Has anyone ever tried anything from this line? Kiss my face When I was younger my mom's friend gave us thier Olive Oil Facial Soap to use because I use to break out. Now I see that they have a whole line. If you tried it did you or did you not like it?


----------



## user3 (Apr 9, 2006)

I am not really a big fan of this line. I will admit I've only used one product, START UP EXFOLIATING FACE WASH. Anyways I don't know if I would be the best "judge" of the line. I have heard that their body wash is really good. I think it was the EARLY TO BED MOISTURE BATH & SHOWER GEL that I heard good things about.


----------



## kaliraksha (Apr 9, 2006)

my younger cousin had some of it in her restroom and it she said it smelled funny and doesn't use it because of that... haha sorry that's all the input i have =(


----------



## mspixieears (Apr 10, 2006)

Bit of a bummer, I heard it's quite good, supposed to be free of lots of nasty irritants and animal-cruelty free etc. They sell it at health food stores, don't they?


----------



## MDgyrl4life (Apr 10, 2006)

Yeah...it's sold at whole foods and vitamin shoppe.


----------



## aziza (Apr 10, 2006)

I use The Olive & Honey soap on my face. Although its  not that fragrant, it helped my acne clear up when paired with Apple Cider Vinegar as a toner.


----------



## steponme (Apr 12, 2006)

i've used the olive oil lotion for the body. it's nice. don't like most of the other scents though. the lip balm is lovely. great for chapped lips. they have occasional sales, if you register with their site, you'll get notifications for this and other promotions. it's best to try that way.


----------



## msmack (Jan 29, 2007)

i used to love there deoderant  "patchouli" one. smelled so nice on summer days when it mixed with my own funk. i met my fiance on a small island around my big island and thats the only smell that was on me 
	

	
	
		
		

		
			





 (i know some may not like patchouli ) then they changed the formula and it didnt work as well.

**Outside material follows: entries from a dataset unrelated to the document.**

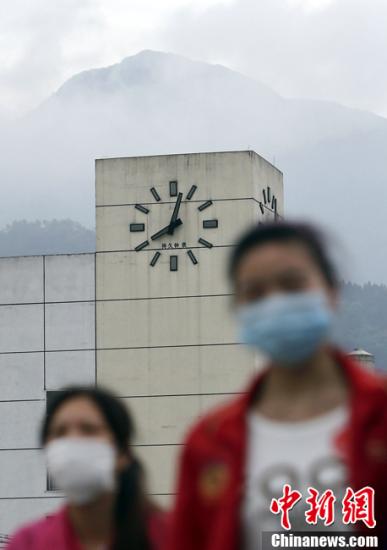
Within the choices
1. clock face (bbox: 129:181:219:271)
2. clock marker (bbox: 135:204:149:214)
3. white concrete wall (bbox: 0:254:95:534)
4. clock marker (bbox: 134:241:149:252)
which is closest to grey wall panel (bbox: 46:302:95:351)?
white concrete wall (bbox: 0:254:95:534)

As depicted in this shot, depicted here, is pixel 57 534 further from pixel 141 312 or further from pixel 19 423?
pixel 19 423

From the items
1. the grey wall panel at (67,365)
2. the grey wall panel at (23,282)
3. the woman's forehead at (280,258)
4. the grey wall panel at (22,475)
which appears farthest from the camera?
the grey wall panel at (23,282)

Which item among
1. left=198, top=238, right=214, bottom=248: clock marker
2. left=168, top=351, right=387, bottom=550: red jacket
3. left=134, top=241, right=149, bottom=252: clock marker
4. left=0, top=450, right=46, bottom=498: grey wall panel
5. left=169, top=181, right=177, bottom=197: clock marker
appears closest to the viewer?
left=168, top=351, right=387, bottom=550: red jacket

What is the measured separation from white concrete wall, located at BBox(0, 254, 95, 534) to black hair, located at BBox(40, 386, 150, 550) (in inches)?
1167

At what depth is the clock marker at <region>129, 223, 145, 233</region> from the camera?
3347 centimetres

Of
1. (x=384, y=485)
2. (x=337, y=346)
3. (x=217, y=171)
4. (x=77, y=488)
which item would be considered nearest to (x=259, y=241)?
(x=337, y=346)

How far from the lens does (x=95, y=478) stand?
4.14 metres

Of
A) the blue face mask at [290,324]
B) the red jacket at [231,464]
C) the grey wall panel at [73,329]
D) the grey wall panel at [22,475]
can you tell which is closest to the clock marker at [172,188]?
the grey wall panel at [73,329]

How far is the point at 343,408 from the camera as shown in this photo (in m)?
3.47

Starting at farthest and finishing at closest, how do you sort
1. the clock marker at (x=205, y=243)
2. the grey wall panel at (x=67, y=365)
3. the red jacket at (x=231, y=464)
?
the grey wall panel at (x=67, y=365) < the clock marker at (x=205, y=243) < the red jacket at (x=231, y=464)

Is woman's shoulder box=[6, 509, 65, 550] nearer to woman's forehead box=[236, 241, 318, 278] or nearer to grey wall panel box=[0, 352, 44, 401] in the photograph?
woman's forehead box=[236, 241, 318, 278]

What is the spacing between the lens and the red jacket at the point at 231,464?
341 cm

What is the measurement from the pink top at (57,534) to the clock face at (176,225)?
94.2 ft

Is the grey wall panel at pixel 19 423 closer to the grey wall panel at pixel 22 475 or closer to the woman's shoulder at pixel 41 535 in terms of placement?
the grey wall panel at pixel 22 475
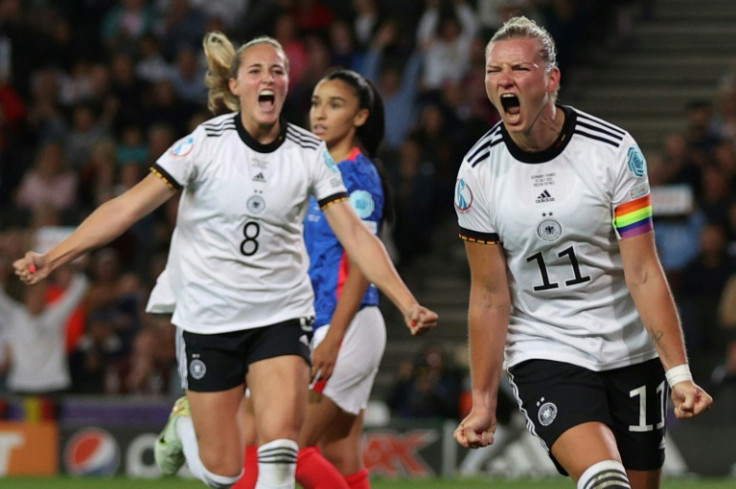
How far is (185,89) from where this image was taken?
16.6 meters

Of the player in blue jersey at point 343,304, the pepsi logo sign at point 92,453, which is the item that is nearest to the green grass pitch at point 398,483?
the pepsi logo sign at point 92,453

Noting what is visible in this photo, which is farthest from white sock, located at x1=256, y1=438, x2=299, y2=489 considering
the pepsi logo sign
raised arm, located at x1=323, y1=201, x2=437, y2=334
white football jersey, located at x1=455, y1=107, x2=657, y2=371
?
the pepsi logo sign

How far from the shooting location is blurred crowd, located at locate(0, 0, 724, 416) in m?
13.4

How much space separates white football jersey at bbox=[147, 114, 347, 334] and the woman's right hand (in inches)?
28.2

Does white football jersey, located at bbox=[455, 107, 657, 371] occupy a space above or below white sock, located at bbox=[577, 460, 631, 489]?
above

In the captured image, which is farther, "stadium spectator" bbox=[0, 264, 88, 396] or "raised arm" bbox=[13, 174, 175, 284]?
"stadium spectator" bbox=[0, 264, 88, 396]

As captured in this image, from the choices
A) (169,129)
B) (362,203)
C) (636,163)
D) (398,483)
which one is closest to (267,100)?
(362,203)

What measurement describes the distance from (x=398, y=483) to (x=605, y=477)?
22.1 feet

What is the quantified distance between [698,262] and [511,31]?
7996 mm

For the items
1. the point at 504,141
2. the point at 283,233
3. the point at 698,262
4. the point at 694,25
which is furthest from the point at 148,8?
the point at 504,141

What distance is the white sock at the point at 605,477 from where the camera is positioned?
195 inches

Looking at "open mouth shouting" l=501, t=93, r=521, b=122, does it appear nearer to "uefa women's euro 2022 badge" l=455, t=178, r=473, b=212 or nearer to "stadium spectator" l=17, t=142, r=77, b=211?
"uefa women's euro 2022 badge" l=455, t=178, r=473, b=212

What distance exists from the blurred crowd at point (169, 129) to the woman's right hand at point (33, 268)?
22.0ft

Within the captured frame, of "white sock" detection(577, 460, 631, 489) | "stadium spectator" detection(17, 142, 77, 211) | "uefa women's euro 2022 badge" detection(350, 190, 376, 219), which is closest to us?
"white sock" detection(577, 460, 631, 489)
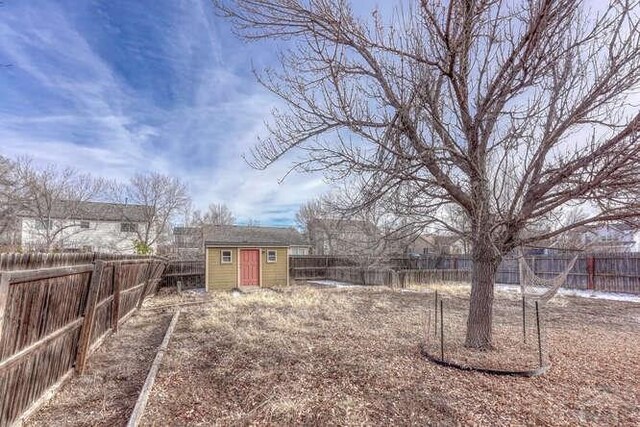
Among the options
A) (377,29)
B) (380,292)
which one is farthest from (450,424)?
(380,292)

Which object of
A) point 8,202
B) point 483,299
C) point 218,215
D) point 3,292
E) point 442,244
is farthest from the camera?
point 218,215

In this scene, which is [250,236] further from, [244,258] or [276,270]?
[276,270]

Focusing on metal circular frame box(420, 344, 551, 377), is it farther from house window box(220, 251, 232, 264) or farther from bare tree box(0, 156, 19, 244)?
bare tree box(0, 156, 19, 244)

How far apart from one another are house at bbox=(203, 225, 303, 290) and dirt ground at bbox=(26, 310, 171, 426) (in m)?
10.5

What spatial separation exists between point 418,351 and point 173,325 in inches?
204

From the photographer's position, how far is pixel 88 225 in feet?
89.5

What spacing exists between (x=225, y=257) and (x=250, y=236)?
1956 mm

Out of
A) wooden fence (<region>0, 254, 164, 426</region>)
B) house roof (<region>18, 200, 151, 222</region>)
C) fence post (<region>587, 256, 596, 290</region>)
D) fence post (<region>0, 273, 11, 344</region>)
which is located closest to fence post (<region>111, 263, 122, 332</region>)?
wooden fence (<region>0, 254, 164, 426</region>)

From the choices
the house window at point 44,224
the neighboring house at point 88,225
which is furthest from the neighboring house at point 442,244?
the house window at point 44,224

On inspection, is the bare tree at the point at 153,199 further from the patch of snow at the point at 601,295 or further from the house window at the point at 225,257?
the patch of snow at the point at 601,295

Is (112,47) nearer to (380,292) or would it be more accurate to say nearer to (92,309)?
(92,309)

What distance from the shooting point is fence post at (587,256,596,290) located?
15.7 m

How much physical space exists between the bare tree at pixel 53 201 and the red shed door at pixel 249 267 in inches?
488

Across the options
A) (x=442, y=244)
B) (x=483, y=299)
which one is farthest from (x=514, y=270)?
(x=483, y=299)
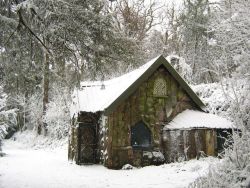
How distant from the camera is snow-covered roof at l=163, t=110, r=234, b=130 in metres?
19.2

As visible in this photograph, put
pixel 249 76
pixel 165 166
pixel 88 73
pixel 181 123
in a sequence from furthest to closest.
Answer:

the soaps are really nice. i buy the honkin one (its huge) and its the only soap that lasts more than a week in the shower the way my fiance uses it! lots of scents to choose from! i like the chamomile and olive oil one. 

i used their shampoo and conditioner in "lime and ___" and well....it wasnt that great.

i like the soaps though and the patchouli lotion!!!


----------



## StephyT (Apr 25, 2007)

The Cold and Flu gel they make is AWESOME.  I moved over the summer from the Southern US to New England and although I'd spent the first 16 years of my life in the Northern US, the cold/flu season kicked my butt.

This stuff felt so good using in the bathtub or even as a sort of body wash.  It always managed to clear my head up and the smell lingered afterwards and I was able to breathe for a good hour all thanks to it


----------



## Jacq-i (Apr 25, 2007)

I have a Kiss My Face Peaches & Creme Ultra Moisturizer. I really love it... It doesn't feel sticky, absorbs quickly, and keeps my face super soft. Sometimes I even put it on my hands at night, and they are silky smooth by morning.


----------